Stressmeting als instrument voor verbetering

De kwaliteit van een samenwerking kan maar zo goed zijn als de kwaliteit van de communicatie waarmee ze is georganiseerd. Dat die vaak ondermaats is, valt nu ook te meten. Onderzoekers aan de KUL hebben een toepassing ontwikkeld waarmee stressniveaus in real time kunnen worden gemeten.

De software draait op een smartphone of smartwatch. Telkens het stressniveau van de drager verandert, geeft de toepassing een signaal. De gebruiker kan dan eenvoudig ingeven wat volgens hem of haar de aanleiding zou kunnen zijn geweest voor het veranderende stressniveau. Zo ontstaat na verloop van tijd een grondig inzicht in de factoren die voor de betrokken persoon stress veroorzaken.

Vraag is nu uiteraard wie daarmee aan de slag durft te gaan. Wat in HR-middens vaak stilletjes wordt gefluisterd – dat de meeste stress op het werk veroorzaakt wordt door rechtstreeks leidinggevenden – wordt hiermee onomstotelijk meetbaar. En dat stelt nogal wat organisaties voor de uitdaging om de capaciteiten van hun hiërarchische lijn integraal in vraag te moeten stellen. Daar zitten vermoedelijk niet veel organisaties op te wachten: de hele arbeidsorganisatie komt daarmee al snel in de vuurlinie terecht.

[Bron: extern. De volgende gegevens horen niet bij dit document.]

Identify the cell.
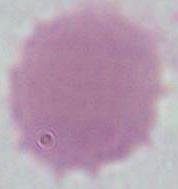

This is an erythrocyte.

Photomicrograph. Captured at 1000x magnification.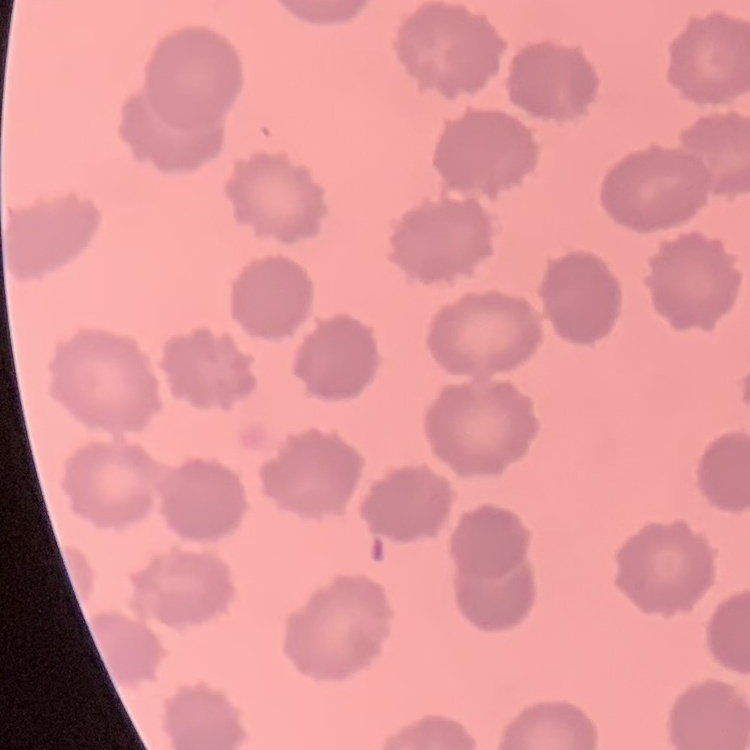
Summary:
  - Red blood cell morphology: no rouleaux formation
  - Stain: Field's or Giemsa
  - Preparation: thin peripheral smear
  - Image type: one tile cut from a larger photomicrograph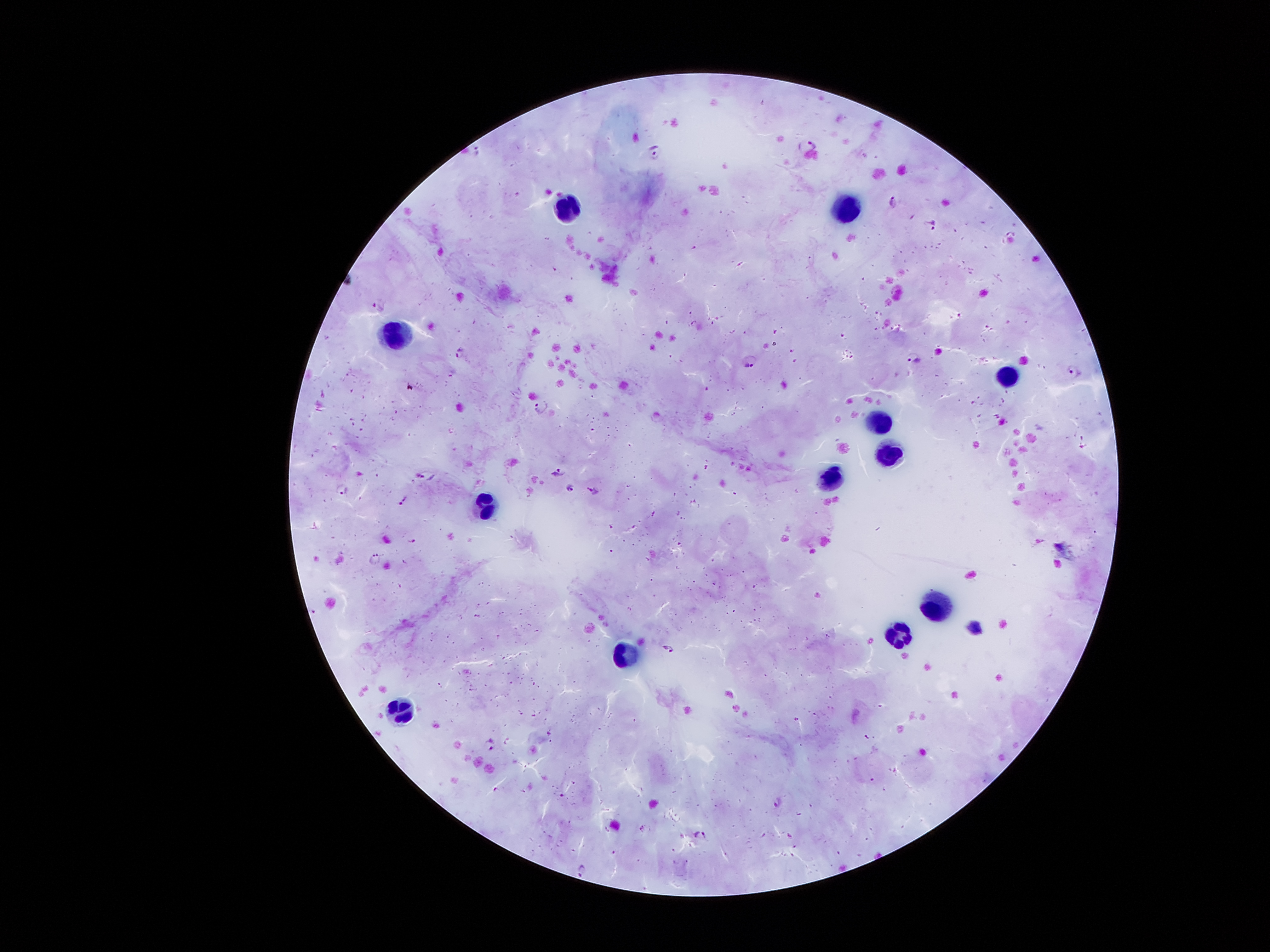

coordinate format = approximate object centers, in pixels from the top-left corner
leukocyte locations = (x=850, y=207), (x=569, y=210), (x=400, y=334), (x=1007, y=379), (x=876, y=422), (x=891, y=451), (x=831, y=485), (x=486, y=510), (x=938, y=607), (x=899, y=636), (x=628, y=656), (x=398, y=705)
Plasmodium parasite locations = (x=810, y=146), (x=654, y=152), (x=893, y=199), (x=926, y=228), (x=380, y=301), (x=460, y=350), (x=915, y=355), (x=748, y=360), (x=1073, y=370), (x=542, y=404), (x=559, y=472), (x=570, y=487), (x=344, y=490), (x=595, y=491), (x=402, y=498), (x=373, y=559), (x=670, y=651), (x=490, y=745), (x=778, y=803), (x=643, y=830), (x=701, y=835), (x=583, y=867)
field of view = one from this slide
stain = Giemsa
preparation = thick peripheral-blood smear
magnification = 100x
image size = 1270×952 pixels
capture = smartphone camera through the microscope eyepiece
patient malaria status = infected with Plasmodium falciparumIdentify the blood parasite species.
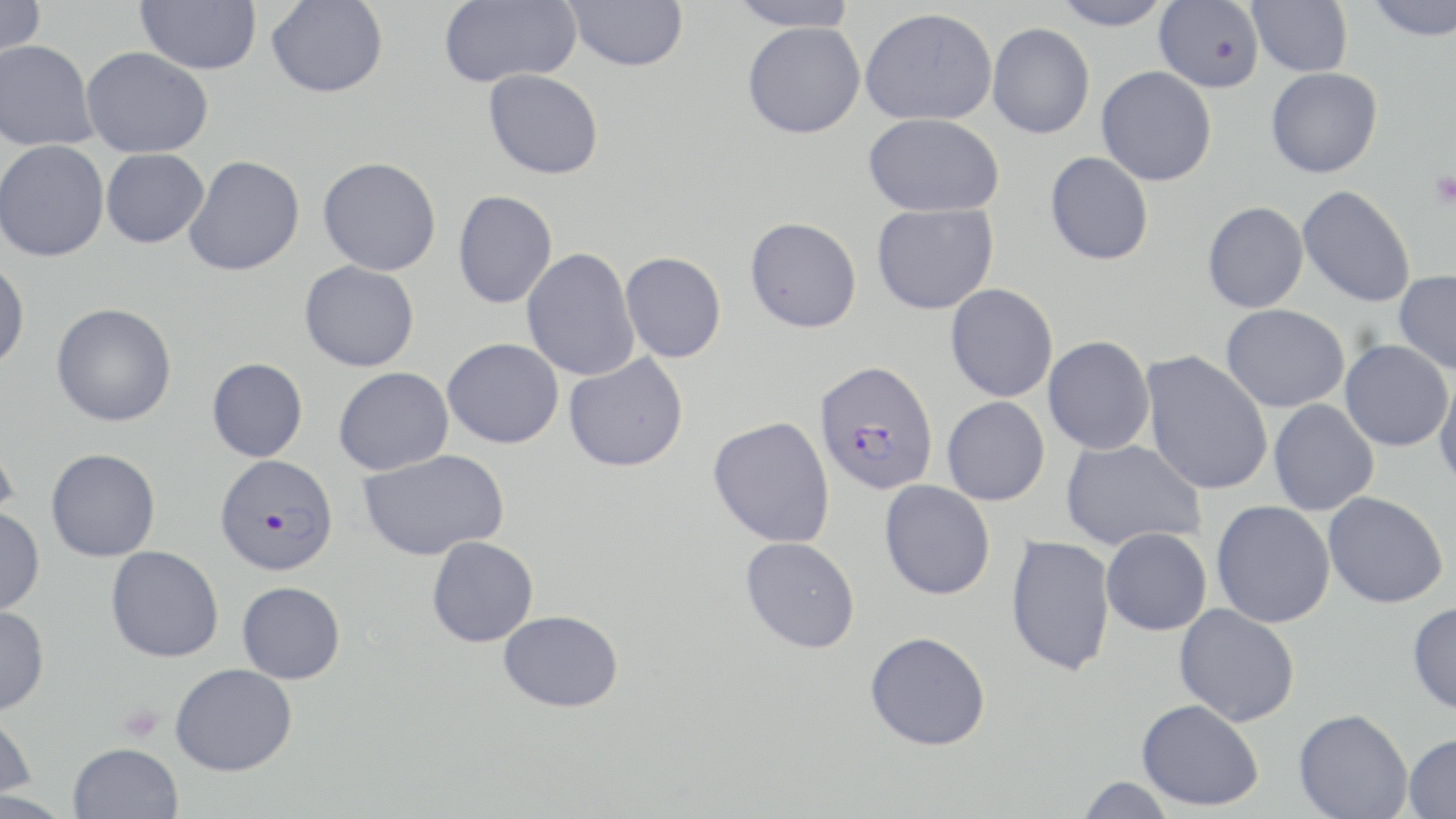
Plasmodium falciparum.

En toch. Werken aan de kwaliteit van welzijn, loont. Alleen moeten we eerst af van de huidige manier van denken waarbij het voldoende wordt geacht om enkel volgens de letter van de wet in orde te zijn. Want zo vergaat het de psychosociale risicoanalyse vaak in de praktijk. Eens het verslag gemaakt en de puntjes in het globaal actieplan of het jaaractieplan vermeld zijn, is de kous meestal af. Maar aan de essentie van welzijnsbedreigende factoren – de kwaliteit van de intermenselijke relaties en hun repercussies op de manier van organiseren – wordt zelden geraakt. Best jammer. Zo gaat niet alleen veel geld verloren – niet in het minst omdat nog altijd voorbij wordt gegaan aan het verband tussen de kwaliteit van het welzijn en de kwaliteit van de output van de organisatie.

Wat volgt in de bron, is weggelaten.